Available records.
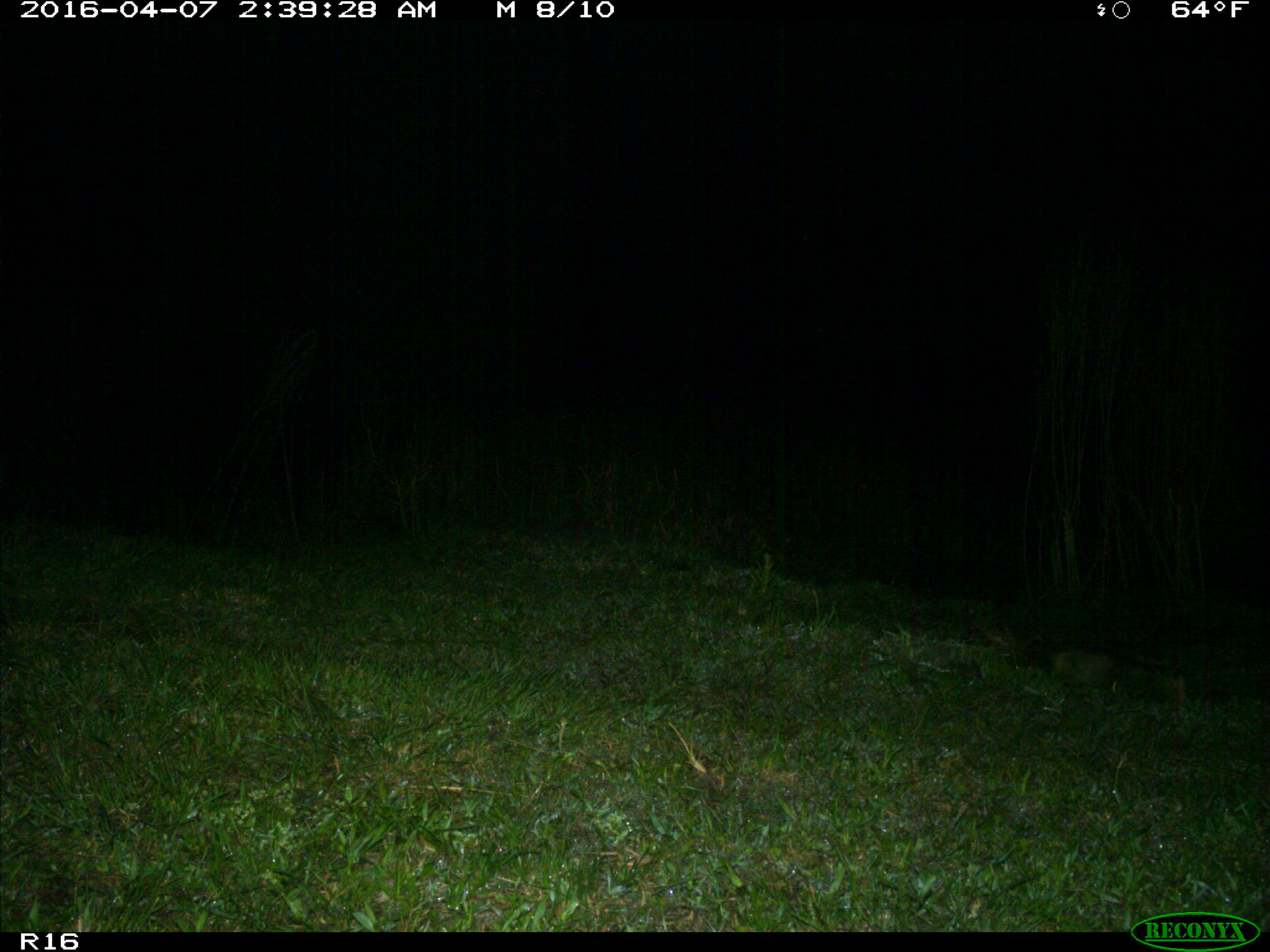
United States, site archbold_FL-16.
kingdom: Animalia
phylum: Chordata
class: Mammalia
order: Didelphimorphia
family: Didelphidae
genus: Didelphis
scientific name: Didelphis virginiana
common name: virginia opossum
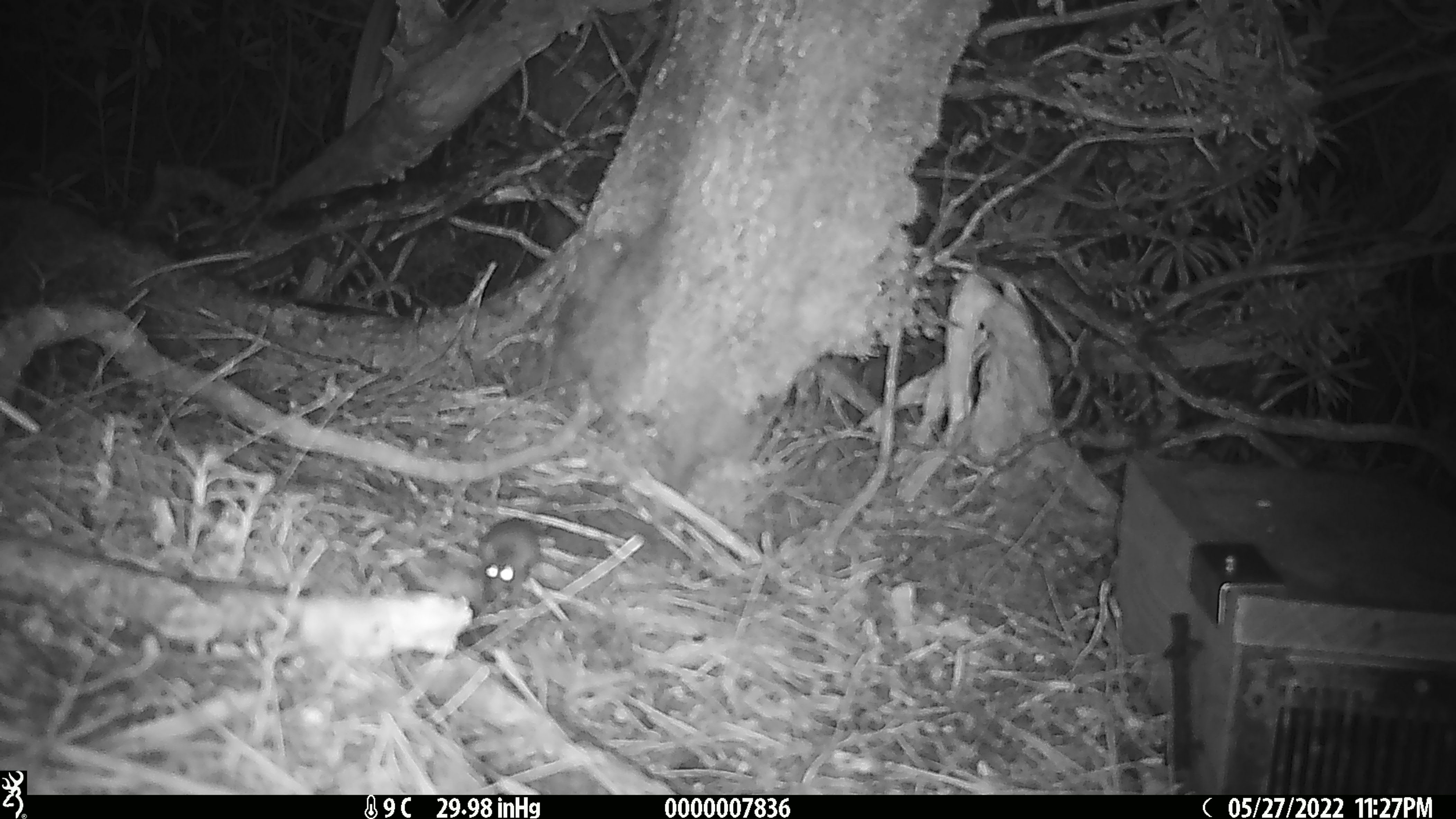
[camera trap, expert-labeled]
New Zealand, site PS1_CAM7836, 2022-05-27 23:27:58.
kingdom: Animalia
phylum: Chordata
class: Mammalia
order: Rodentia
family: Muridae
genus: Mus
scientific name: Mus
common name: mouse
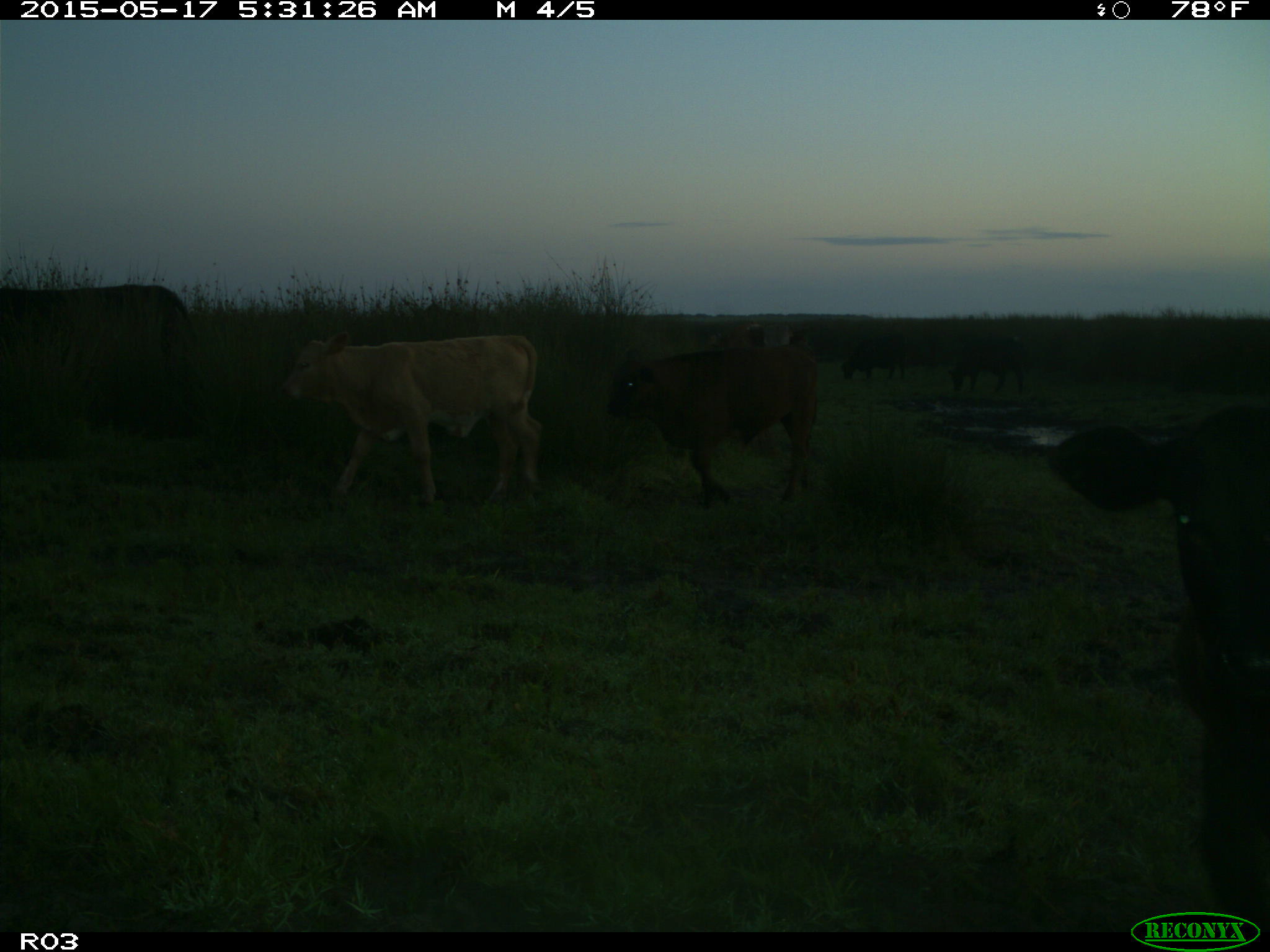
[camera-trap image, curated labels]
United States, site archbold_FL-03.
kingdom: Animalia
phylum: Chordata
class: Mammalia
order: Artiodactyla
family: Bovidae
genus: Bos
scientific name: Bos taurus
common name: domestic cow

What to produce. Each record should be printed again precisely, though not its pictures.

Written answer.
United States, site archbold_FL-16.
kingdom: Animalia
phylum: Chordata
class: Mammalia
order: Didelphimorphia
family: Didelphidae
genus: Didelphis
scientific name: Didelphis virginiana
common name: virginia opossum
[camera trap, expert-labeled]
New Zealand, site PS1_CAM7836, 2022-05-27 23:27:58.
kingdom: Animalia
phylum: Chordata
class: Mammalia
order: Rodentia
family: Muridae
genus: Mus
scientific name: Mus
common name: mouse
[camera-trap image, curated labels]
United States, site archbold_FL-03.
kingdom: Animalia
phylum: Chordata
class: Mammalia
order: Artiodactyla
family: Bovidae
genus: Bos
scientific name: Bos taurus
common name: domestic cow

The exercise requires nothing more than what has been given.